In this extreme scenario is ARM finished? Not at all. While ARM’s early successes were almost all in the cellphone, its strategy has clearly been to diversify into other markets throughout all of former CEO Warren East’s tenure. Today, cellphones and smartphones still represents the largest market for ARM-based silicon, estimated at about $18 billion out of a total of $38 billion in 2013.

However these totals for ARM include a mix of applications processors, baseband processors, wireless controllers, camera controllers, GPS processors and even the humble microcontroller. Any scenario in which Intel wins with Atom in applications processors still leaves ARM with substantial volume in these other chips. It is fair to say that companies like Broadcom and Qualcomm know a thing or two about competing in the mobile industry, while Apple and Samsung abandoning ARM is a big deal.

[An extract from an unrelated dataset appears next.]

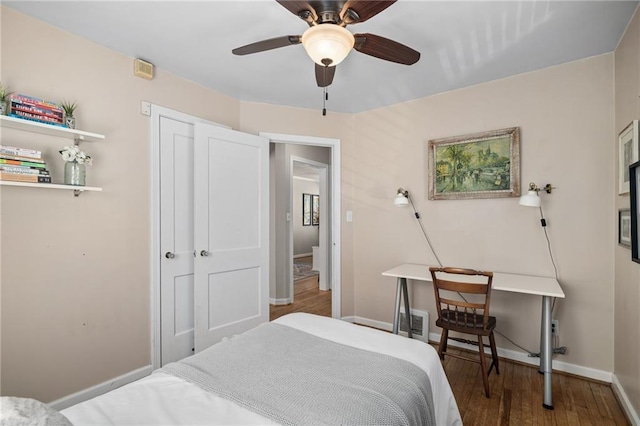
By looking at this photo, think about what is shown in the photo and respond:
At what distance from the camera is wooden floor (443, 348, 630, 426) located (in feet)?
6.39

Intel is clearly challenging ARM in the smartphone and tablet market, and Intel’s recent announcement of the low power Quark family moves the battle into new territory. However the scale of the lead built by ARM in the wider embedded processing industry is considerable and Semicast does not see this changing, at least in the short to medium term.

In 2018 Semicast forecasts a total market for applications processors in smartphones and tablets of more than two billion units; shipments of Atom/x86-based embedded processors in applications other than smartphones and tablets of around 100 million units; and shipments of ARM-based embedded processors of around 20 billion units, up from around eight billion in 2012.

Assuming a scenario where Intel wins 100% market share in applications processors for smartphones and tablets, Semicast still forecasts annual shipments of ARM-based embedded processors approximately ten times greater than the best case scenario for Atom/x86. Thus in the context of the wider embedded market ARM’s leading position, when measured in units, does not currently look threatened by Intel.

Colin Barnden, Principal Analyst at Semicast Research and study author, commented “ARM is forecast to reach annual shipments of ten billion units in 2013 and having taken almost thirty years to hit that milestone, it is forecast to then double annual shipments to twenty billion units in around four or five years”.

In Semicast’s view the Intel versus ARM battle now moves to the “Internet of Things”. One particularly interesting development that Semicast is following is the announcement of the Weightless SIG; Weightless aims to establish a new communications technology with a greater than ten kilometer range, greater than ten year battery life and a sub-$2 radio.

Weightless takes wireless communications into an as yet unexplored opportunity of long range, low cost, low power, low bandwidth applications which today cannot be served by other technologies such as 3G/LTE, Bluetooth, Wi-Fi and ZigBee. The Weightless-enabled device, be it a smart sensor, smart switch or smart light, is highly likely to use ARM IP, most probably integrating a Cortex M0 or M0+ core.

With a portfolio ranging from the low-end M0 core up to the 64-bit A57, ARM has developed a suite of IP which encompasses everything from sensors to servers. According to findings from Semicast’s Embedded Processing Service, in both unit and revenue terms ARM is already the leading 32-bit embedded processing architecture in the automotive, digital home, imaging/printing, industrial/medical and storage markets, and the leading architecture for 32-bit microcontrollers.

Whatever success Intel goes on to have with Atom in smartphones and tablets, the architecture is not as suited to the wider embedded marketplace in the way that ARM is. Barnden summed up “Semicast is firmly of the opinion that while Intel might win, ARM can’t lose”.